▸ **LIST OF TASKS**
**1)** List the five target countries of the European sorghum program named in the sorghum article below.
**2)** According to the sorghum article below, where was the first European Sorghum Congress held?
**3)** Continue the sorghum article below from its last sentence.
Start of PROVIDED TEXT
After the first European Sorghum Congress in 2016, which was held in Bucharest, Romania, the main priority of the participating experts and people actively working in the sorghum industry was to establish a European sorghum sector. Their goal is to have a strategic plan for the development and promotion of this grain in Europe.
The grain receives more attention in Europe because it responds very well to the challenges of sustainable agriculture. Being a drought – resistant crop, sorghum meets productivity expectations and environmental concerns, mainly when it comes to conserving water resources. An European program meant to promote sorghum has five target countries, at least for now: France, Spain, Italy, Bulgaria and Romania. Two other non – EU countries joined the program, Russia and Ukraine.
Demonstrative sorghum lots in Romania and Russia
Two of the participating countries, Romania and Russia will host starting with the summer of 2017, a series of demonstration plots in the counties Ialomita and Olt (Romania) and the regions Krasnodar, Rostov, Saratov and Volvograd (Russia).
These lots, whose purpose is to popularize this crop’s culture will be seeded with grain sorghum and feed sorghum from foreign and local genetic material, to illustrate the diversity of hybrids. Crops will be followed throughout several periods of vegetation. There will also be evaluations made, especially on issues such as the way the seeding density affects the average production.
Sorghum cultures on global level
Sorghum is one of the oldest cultivated cereals. Most likely it originally comes from the area of Ethiopia, but in ancient times it was known throughout the ancient world.
End of PROVIDED TEXT
Start of SUPPLIED MATERIAL
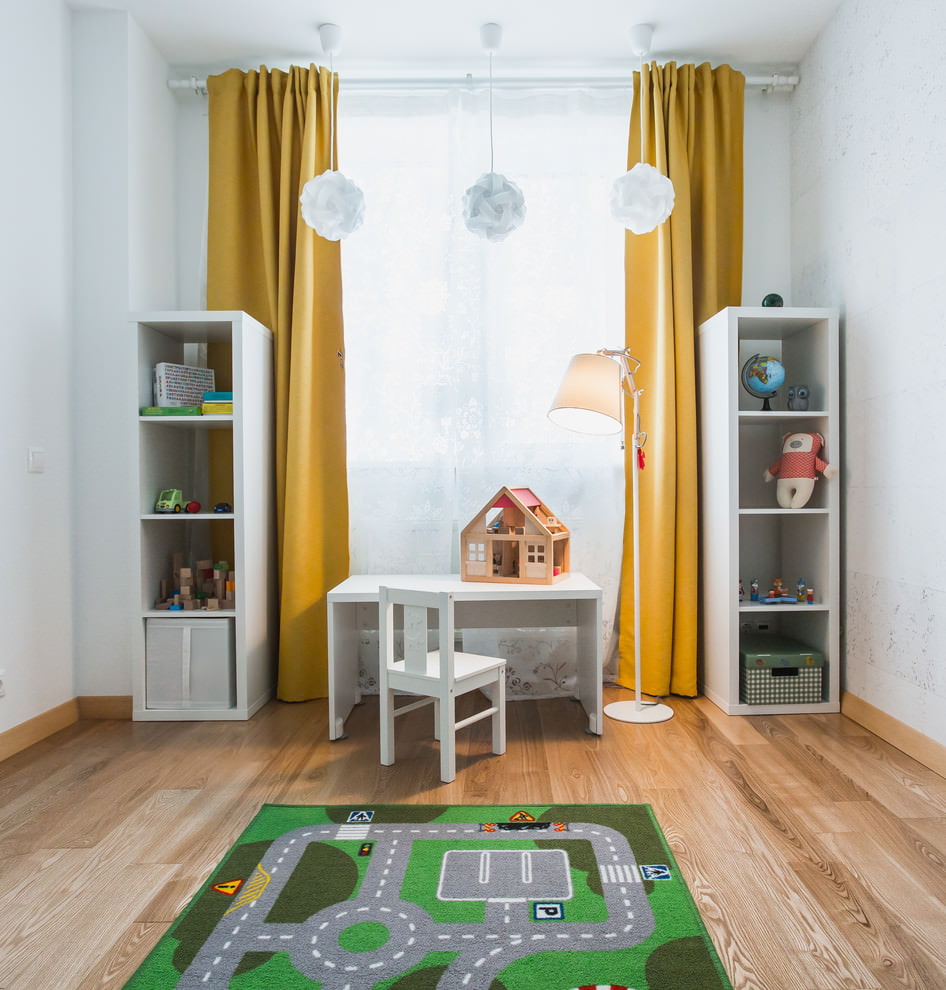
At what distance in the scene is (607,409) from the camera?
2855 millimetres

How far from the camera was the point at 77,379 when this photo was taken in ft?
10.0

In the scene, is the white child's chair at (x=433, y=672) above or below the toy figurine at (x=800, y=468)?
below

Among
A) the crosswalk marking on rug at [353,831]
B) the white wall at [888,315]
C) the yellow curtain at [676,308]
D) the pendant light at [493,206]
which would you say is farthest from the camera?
End of SUPPLIED MATERIAL
Start of SUPPLIED MATERIAL
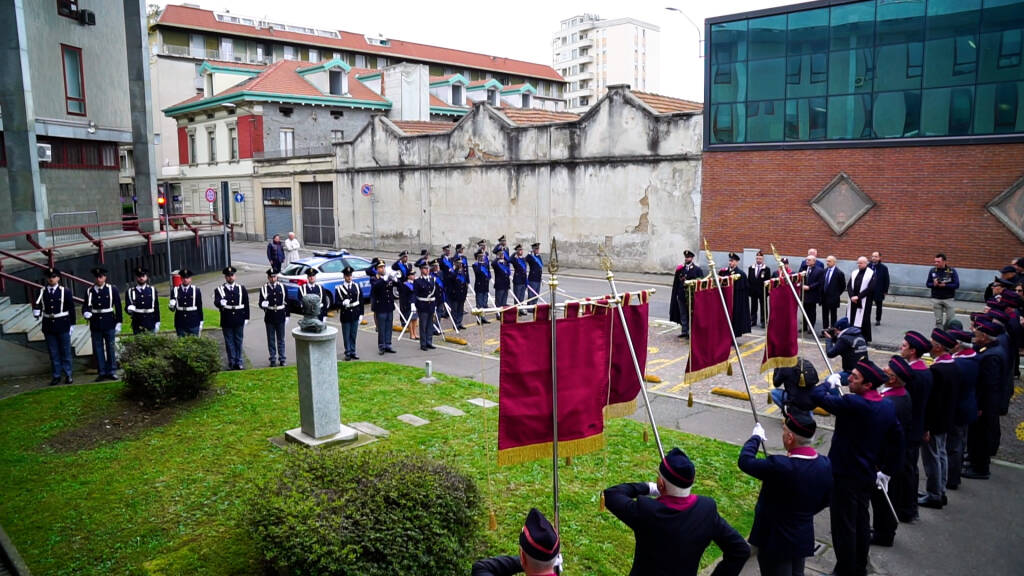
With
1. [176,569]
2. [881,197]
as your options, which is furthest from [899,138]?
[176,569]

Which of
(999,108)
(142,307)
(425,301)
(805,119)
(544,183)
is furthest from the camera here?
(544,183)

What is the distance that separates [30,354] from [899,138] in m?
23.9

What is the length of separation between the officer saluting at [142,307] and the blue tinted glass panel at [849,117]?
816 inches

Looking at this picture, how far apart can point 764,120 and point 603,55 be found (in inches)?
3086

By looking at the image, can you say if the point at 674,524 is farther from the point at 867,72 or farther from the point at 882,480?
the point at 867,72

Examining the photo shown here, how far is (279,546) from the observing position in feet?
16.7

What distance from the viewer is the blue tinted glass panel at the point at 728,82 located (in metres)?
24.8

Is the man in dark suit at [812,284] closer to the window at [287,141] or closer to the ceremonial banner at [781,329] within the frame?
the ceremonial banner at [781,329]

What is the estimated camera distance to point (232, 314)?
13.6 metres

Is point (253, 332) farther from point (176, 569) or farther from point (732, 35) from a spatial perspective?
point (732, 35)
End of SUPPLIED MATERIAL
▸ **SET OF ANSWERS**
**1)** France, Spain, Italy, Bulgaria, Romania

**2)** In Bucharest, Romania.

**3)**
Today, it is grown in more than 90 countries on five continents, being the 5th most important crop. More than half of the world sorghum production is intended for food (grains and flour, used in composite and gluten-free bread and baked goods, and the sweet juice extracted from the strains is used in the manufacture of syrup, vinegar and other food products).
Then, about 40% of the production is used to obtain animal feed (green mass, hay, silage, fodder pellets). The percentage of the remaining addresses the manufacturing industry of expendable materials, as this grain has plenty of qualities. Sweet sorghum is used to obtain liquid fuels, solid and gaseous fuels, electricity and heat; it can be used to make paper, textile, plastic and construction materials, household brushes and brooms.
Biggest sorghum producers
The USA, Mexic, Nigeria, Sudan and India are the leading countries in producing sorghum, and no European country is represented in the top 10. Therefore, this new European program is meant to stimulate the production of this cereal on European level and to motivate European farmers to give this culture a chance.